[start]

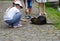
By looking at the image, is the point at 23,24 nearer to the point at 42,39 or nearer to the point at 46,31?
the point at 46,31

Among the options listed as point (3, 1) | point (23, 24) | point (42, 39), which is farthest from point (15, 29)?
point (3, 1)

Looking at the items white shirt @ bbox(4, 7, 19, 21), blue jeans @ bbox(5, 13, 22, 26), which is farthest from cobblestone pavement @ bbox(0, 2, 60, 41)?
white shirt @ bbox(4, 7, 19, 21)

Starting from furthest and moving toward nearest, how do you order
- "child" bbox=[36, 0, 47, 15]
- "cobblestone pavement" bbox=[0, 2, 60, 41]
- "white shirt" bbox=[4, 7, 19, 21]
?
"child" bbox=[36, 0, 47, 15] → "white shirt" bbox=[4, 7, 19, 21] → "cobblestone pavement" bbox=[0, 2, 60, 41]

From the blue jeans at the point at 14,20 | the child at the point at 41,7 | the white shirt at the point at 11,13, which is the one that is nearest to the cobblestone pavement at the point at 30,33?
the blue jeans at the point at 14,20

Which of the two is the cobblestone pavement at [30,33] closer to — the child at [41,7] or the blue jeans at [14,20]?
the blue jeans at [14,20]

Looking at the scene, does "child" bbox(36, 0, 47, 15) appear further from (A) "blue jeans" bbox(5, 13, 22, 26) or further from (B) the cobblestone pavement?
(A) "blue jeans" bbox(5, 13, 22, 26)

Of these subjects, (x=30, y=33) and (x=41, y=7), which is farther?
(x=41, y=7)

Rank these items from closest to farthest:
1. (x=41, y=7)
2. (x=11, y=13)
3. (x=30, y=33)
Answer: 1. (x=30, y=33)
2. (x=11, y=13)
3. (x=41, y=7)

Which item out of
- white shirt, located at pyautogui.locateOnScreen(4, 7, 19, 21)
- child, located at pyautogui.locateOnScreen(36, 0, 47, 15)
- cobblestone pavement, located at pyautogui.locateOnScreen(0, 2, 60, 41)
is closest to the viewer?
cobblestone pavement, located at pyautogui.locateOnScreen(0, 2, 60, 41)

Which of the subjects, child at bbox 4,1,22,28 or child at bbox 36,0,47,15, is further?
child at bbox 36,0,47,15

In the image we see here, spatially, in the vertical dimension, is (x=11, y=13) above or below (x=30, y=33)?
above

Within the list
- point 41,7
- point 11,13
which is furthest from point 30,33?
point 41,7

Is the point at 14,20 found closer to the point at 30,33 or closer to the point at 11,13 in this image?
the point at 11,13

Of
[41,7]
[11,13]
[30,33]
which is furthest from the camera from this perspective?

[end]

*WHAT YOU WILL DO:*
Rewrite all of the material above with every "image" replaced by "photo" and nothing else changed, leaving out the pictures.

*WRITTEN REPLY:*
By looking at the photo, is the point at 23,24 nearer to the point at 42,39 or nearer to the point at 46,31?
the point at 46,31

Among the options listed as point (3, 1) | point (23, 24) | point (42, 39), which is farthest from point (15, 29)?
point (3, 1)

Looking at the items white shirt @ bbox(4, 7, 19, 21), blue jeans @ bbox(5, 13, 22, 26), which is farthest from cobblestone pavement @ bbox(0, 2, 60, 41)?
white shirt @ bbox(4, 7, 19, 21)

Starting from furthest and moving toward nearest, how do you order
- "child" bbox=[36, 0, 47, 15]
- "cobblestone pavement" bbox=[0, 2, 60, 41]
- "white shirt" bbox=[4, 7, 19, 21]
?
"child" bbox=[36, 0, 47, 15] → "white shirt" bbox=[4, 7, 19, 21] → "cobblestone pavement" bbox=[0, 2, 60, 41]

From the blue jeans at the point at 14,20 | the child at the point at 41,7 | the white shirt at the point at 11,13, which is the one that is nearest to the cobblestone pavement at the point at 30,33?
the blue jeans at the point at 14,20

Which of the two is the cobblestone pavement at [30,33] closer to — the child at [41,7] or the blue jeans at [14,20]?
the blue jeans at [14,20]

Looking at the scene, does "child" bbox(36, 0, 47, 15) appear further from (A) "blue jeans" bbox(5, 13, 22, 26) or further from (B) the cobblestone pavement?
(A) "blue jeans" bbox(5, 13, 22, 26)

Of these subjects, (x=30, y=33) and (x=41, y=7), which is farther?
(x=41, y=7)

Rank these items from closest to farthest:
1. (x=41, y=7)
2. (x=11, y=13)
3. (x=30, y=33)
Answer: 1. (x=30, y=33)
2. (x=11, y=13)
3. (x=41, y=7)

Which item out of
- white shirt, located at pyautogui.locateOnScreen(4, 7, 19, 21)
- child, located at pyautogui.locateOnScreen(36, 0, 47, 15)
- cobblestone pavement, located at pyautogui.locateOnScreen(0, 2, 60, 41)
is closest to the viewer?
cobblestone pavement, located at pyautogui.locateOnScreen(0, 2, 60, 41)

Which of the subjects, child at bbox 4,1,22,28 or child at bbox 36,0,47,15, is further?
child at bbox 36,0,47,15

In the photo we see here, spatially, in the vertical dimension, is (x=11, y=13) above or below (x=30, y=33)?
above

Within the list
- point 41,7
- point 11,13
which is furthest from point 30,33?
point 41,7

Is the point at 14,20 found closer to the point at 30,33 or closer to the point at 11,13 in this photo?
the point at 11,13

Of
[41,7]
[11,13]
[30,33]
which is furthest from the camera from this perspective?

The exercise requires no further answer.